Set problem: From the line with "By looking at the" down to the final line of the material below, quote every line exactly and leave out all lines before it.

Stored data:

┏━━

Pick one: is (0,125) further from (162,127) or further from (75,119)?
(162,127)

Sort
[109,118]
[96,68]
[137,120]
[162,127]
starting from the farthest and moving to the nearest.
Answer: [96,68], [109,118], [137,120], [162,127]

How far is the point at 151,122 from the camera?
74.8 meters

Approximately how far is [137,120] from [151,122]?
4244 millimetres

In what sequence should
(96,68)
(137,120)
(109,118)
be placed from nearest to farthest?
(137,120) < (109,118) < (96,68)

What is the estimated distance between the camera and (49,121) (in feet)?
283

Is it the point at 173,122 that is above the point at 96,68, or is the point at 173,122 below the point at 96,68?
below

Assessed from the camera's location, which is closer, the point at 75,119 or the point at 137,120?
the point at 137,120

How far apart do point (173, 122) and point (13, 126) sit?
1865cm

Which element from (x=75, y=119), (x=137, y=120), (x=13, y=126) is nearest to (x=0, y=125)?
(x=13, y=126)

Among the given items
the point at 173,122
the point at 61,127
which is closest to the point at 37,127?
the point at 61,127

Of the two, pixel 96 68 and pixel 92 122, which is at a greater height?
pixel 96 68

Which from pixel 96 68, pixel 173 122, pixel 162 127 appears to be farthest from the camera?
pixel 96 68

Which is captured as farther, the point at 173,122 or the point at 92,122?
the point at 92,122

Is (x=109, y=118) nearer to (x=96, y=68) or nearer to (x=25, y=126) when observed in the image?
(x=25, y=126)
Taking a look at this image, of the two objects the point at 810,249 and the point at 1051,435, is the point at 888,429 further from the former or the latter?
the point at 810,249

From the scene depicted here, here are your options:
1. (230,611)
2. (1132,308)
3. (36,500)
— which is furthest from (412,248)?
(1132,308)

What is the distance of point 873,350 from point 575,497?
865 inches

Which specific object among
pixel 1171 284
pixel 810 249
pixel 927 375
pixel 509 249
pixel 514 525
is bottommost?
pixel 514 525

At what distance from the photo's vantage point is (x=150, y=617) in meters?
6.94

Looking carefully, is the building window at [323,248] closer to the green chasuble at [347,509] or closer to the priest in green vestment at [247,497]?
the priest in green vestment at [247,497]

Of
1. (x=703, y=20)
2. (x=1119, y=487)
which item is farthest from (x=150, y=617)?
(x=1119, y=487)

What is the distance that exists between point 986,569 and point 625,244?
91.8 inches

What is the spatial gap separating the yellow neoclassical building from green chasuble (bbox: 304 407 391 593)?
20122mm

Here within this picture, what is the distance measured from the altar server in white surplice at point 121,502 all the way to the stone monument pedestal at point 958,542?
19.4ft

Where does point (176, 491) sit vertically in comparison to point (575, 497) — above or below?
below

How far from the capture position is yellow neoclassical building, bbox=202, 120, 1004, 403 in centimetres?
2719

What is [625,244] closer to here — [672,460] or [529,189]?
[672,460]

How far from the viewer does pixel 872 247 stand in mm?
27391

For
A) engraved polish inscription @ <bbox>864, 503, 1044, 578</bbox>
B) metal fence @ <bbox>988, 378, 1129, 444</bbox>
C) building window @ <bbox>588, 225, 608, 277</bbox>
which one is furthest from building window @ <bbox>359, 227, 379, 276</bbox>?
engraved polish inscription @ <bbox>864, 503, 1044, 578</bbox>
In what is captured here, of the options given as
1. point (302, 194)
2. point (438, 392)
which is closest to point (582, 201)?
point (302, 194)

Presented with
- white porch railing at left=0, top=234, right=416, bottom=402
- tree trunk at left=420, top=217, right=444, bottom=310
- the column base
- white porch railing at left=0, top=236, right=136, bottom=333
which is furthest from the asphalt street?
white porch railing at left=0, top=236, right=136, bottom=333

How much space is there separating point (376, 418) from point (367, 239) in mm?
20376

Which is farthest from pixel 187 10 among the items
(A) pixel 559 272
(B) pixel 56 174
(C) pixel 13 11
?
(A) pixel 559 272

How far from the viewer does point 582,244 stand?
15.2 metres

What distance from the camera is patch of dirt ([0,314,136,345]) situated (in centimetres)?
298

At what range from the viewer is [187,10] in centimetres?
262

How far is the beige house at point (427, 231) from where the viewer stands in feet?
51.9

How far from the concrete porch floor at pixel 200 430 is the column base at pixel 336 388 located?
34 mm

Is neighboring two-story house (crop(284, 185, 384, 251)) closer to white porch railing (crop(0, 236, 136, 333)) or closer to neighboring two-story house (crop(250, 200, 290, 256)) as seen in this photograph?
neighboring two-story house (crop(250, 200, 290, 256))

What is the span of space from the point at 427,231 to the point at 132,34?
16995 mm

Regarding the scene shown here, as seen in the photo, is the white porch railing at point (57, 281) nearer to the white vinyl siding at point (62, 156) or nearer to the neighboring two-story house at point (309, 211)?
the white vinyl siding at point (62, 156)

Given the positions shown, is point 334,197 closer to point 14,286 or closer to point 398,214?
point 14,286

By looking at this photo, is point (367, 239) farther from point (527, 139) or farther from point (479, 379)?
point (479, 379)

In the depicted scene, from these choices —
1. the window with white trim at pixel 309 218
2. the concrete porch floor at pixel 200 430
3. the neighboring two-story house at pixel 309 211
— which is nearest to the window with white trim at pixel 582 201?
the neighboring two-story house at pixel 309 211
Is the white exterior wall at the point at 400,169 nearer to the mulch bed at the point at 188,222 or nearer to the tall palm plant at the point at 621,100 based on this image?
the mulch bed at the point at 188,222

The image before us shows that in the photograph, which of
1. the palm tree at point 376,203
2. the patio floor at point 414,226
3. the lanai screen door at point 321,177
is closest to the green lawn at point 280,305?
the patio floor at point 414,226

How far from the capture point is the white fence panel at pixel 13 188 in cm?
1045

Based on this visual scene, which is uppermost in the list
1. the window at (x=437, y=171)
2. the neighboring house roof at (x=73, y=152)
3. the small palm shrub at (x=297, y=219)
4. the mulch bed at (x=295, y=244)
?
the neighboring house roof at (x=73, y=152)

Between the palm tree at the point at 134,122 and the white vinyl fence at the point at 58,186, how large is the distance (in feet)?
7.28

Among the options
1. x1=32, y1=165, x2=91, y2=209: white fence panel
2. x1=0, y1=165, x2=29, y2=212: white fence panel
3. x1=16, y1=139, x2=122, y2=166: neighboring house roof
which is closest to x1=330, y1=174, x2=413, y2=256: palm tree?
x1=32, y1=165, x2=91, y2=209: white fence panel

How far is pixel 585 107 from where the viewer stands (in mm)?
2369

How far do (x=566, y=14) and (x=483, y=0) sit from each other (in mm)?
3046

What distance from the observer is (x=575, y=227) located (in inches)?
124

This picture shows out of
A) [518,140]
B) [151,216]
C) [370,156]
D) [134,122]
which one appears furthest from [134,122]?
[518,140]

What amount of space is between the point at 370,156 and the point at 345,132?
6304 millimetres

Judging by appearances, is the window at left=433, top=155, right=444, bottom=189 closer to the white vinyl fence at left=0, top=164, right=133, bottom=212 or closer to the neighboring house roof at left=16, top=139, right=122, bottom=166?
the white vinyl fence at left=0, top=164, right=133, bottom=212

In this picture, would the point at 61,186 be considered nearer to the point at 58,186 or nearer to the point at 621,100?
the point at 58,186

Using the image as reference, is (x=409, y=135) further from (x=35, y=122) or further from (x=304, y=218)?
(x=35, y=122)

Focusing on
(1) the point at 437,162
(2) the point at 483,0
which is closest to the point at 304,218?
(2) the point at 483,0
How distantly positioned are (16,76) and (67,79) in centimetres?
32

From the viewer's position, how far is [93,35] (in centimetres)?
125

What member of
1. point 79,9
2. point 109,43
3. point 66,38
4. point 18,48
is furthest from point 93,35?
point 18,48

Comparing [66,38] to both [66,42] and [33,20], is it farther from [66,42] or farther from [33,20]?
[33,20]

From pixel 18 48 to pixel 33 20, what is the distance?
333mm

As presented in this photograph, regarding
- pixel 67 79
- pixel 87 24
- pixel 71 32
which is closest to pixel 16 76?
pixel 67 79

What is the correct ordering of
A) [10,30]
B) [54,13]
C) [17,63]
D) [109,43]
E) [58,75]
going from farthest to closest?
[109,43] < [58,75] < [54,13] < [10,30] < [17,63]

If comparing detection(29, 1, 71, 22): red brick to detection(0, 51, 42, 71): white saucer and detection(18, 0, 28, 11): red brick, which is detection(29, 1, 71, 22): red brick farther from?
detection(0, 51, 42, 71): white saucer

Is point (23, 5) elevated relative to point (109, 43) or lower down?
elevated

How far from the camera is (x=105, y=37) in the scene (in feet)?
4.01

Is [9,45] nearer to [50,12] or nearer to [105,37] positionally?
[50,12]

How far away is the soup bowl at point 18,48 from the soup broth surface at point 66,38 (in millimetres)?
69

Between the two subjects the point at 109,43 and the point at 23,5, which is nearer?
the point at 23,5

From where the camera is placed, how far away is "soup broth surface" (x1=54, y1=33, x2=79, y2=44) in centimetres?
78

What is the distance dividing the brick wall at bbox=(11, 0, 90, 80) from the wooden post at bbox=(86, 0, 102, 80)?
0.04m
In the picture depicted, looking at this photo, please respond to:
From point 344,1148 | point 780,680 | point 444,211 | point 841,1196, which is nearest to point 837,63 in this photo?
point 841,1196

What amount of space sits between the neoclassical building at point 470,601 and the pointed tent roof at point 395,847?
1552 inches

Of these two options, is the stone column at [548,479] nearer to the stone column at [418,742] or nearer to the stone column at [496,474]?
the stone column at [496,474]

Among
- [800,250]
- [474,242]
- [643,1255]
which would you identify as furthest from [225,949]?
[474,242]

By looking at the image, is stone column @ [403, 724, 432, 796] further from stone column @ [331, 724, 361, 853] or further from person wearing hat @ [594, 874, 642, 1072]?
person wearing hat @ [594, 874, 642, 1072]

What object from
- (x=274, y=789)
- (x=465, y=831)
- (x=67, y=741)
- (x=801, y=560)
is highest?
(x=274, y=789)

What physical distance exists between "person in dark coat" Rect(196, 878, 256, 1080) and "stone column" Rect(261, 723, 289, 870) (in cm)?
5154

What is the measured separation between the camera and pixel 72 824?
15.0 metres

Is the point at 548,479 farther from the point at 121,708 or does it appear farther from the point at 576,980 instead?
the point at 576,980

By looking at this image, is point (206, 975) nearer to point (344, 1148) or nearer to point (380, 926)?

┗━━

Output for this exercise:
By looking at the image, is stone column @ [403, 724, 432, 796] further from stone column @ [331, 724, 361, 853] or further from person wearing hat @ [594, 874, 642, 1072]?
person wearing hat @ [594, 874, 642, 1072]

What object from
- (x=274, y=789)
- (x=465, y=831)
- (x=67, y=741)
- (x=801, y=560)
is highest?
(x=274, y=789)

What physical distance exists between "person in dark coat" Rect(196, 878, 256, 1080) and "stone column" Rect(261, 723, 289, 870) (in cm)?
5154

What is the measured separation between the camera and pixel 72 824?
15.0 metres

Is the point at 548,479 farther from the point at 121,708 or does it appear farther from the point at 576,980 instead?
the point at 576,980

By looking at this image, is point (206, 975) nearer to point (344, 1148) or nearer to point (380, 926)?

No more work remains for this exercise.